▶ [GIVEN INSTRUCTION]: Count the lines in the items below that contain the word "objects", and reply with that number alone.

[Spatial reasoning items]
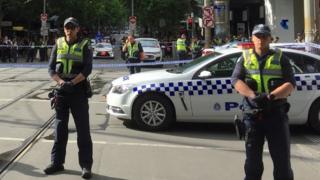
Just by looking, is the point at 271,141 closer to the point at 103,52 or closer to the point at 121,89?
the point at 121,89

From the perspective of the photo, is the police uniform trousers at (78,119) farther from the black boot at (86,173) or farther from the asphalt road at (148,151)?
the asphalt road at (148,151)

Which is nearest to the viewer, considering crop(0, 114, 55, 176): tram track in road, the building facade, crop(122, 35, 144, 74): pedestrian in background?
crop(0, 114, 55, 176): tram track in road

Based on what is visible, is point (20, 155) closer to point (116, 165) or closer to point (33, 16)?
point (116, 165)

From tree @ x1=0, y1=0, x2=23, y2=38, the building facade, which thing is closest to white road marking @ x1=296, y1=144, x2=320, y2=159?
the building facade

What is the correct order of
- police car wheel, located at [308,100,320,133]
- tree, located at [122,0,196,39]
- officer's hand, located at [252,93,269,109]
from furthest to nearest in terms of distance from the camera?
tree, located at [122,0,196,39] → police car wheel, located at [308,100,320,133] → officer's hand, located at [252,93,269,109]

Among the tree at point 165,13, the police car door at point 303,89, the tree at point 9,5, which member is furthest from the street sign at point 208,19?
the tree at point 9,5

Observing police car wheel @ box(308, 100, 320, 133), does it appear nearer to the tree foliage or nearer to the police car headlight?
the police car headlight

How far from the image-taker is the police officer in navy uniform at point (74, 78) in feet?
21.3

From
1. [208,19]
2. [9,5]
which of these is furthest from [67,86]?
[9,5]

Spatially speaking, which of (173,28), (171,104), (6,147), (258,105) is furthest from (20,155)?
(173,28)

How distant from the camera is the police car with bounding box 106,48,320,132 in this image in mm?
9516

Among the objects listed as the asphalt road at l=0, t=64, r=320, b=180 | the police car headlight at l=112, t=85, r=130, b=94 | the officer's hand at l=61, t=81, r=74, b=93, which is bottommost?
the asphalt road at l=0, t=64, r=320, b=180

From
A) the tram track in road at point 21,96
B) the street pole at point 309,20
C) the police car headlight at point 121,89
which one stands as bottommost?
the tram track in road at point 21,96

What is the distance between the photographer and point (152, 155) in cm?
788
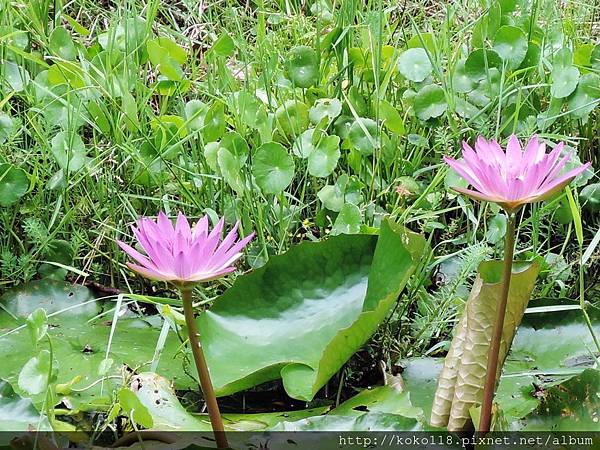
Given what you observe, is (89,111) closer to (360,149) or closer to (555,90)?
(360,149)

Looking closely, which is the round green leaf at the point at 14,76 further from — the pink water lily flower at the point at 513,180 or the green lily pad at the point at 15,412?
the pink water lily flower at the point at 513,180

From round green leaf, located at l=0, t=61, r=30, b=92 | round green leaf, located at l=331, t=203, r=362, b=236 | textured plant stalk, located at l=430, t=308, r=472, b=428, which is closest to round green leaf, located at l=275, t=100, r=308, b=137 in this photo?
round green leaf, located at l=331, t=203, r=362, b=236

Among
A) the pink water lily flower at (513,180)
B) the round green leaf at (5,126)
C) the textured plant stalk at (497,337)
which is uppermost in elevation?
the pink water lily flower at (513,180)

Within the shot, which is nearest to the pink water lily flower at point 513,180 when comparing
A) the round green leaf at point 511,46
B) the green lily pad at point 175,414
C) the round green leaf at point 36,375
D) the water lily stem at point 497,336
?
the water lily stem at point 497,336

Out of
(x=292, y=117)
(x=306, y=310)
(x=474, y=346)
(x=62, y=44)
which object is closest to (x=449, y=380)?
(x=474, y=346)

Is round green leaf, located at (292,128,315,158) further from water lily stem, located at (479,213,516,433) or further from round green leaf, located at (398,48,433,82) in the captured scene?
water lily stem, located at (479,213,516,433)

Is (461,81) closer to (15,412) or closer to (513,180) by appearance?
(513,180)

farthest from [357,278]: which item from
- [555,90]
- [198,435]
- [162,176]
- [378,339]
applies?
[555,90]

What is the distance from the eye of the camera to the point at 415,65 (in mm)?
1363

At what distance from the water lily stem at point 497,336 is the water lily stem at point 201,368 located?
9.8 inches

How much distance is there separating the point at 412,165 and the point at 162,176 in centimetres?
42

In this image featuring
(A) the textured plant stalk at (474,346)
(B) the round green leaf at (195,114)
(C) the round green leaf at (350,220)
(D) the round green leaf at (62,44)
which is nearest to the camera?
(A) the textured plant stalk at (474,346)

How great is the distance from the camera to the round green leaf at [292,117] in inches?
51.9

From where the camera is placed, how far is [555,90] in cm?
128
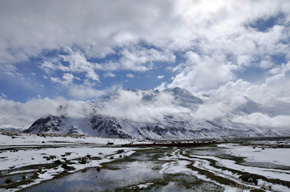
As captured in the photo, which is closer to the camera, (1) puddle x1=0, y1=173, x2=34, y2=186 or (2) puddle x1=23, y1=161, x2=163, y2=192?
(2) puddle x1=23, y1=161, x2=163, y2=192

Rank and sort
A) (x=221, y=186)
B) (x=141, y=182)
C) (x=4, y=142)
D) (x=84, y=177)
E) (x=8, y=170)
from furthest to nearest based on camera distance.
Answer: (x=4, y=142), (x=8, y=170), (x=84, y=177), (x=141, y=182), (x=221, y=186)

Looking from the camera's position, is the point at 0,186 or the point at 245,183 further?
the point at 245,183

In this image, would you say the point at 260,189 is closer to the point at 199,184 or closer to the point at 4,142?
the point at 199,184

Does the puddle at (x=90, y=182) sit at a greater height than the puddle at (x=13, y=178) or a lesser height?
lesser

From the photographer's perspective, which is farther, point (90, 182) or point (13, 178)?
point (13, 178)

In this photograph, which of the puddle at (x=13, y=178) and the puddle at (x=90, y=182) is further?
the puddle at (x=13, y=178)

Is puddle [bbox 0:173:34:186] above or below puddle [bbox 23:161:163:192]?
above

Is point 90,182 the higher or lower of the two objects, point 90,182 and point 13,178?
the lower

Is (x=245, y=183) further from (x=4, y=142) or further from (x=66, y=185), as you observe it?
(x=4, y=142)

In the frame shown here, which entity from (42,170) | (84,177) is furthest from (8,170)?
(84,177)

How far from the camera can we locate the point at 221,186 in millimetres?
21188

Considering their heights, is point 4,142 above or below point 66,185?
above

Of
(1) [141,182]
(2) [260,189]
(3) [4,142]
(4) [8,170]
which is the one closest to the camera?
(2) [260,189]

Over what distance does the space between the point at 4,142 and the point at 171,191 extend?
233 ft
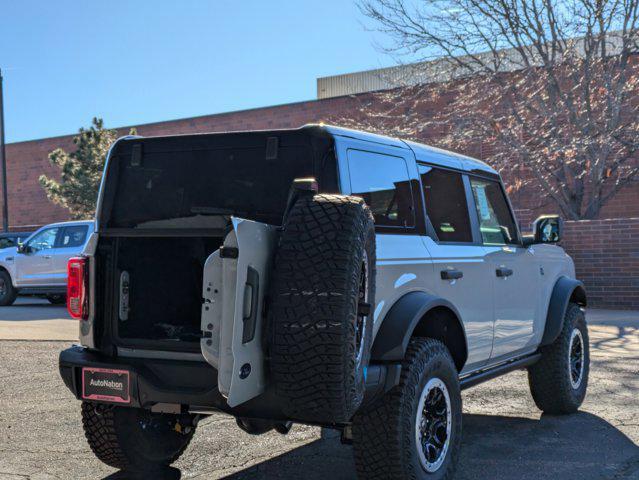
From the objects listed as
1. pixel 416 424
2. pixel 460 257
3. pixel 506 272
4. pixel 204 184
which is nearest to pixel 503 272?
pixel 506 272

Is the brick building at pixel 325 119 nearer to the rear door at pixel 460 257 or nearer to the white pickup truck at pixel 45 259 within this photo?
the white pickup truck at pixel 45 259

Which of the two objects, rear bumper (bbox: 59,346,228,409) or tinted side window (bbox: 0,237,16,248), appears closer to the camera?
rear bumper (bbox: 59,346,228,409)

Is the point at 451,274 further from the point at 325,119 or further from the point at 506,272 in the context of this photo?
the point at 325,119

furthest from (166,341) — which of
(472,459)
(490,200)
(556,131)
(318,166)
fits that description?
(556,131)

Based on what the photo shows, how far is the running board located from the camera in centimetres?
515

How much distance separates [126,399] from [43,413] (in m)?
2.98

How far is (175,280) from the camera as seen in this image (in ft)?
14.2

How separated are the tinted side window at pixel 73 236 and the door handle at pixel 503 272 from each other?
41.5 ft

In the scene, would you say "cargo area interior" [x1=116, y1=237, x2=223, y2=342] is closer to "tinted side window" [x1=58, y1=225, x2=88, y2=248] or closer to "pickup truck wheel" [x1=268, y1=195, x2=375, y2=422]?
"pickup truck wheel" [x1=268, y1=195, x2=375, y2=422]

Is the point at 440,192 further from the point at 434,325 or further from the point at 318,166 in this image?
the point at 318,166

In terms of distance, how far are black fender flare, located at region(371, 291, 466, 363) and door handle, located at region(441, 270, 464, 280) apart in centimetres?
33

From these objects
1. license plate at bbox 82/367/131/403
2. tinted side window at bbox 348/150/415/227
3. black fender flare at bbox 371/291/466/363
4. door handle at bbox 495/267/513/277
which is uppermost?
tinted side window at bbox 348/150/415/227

▶ [CORRECT RESULT]: 5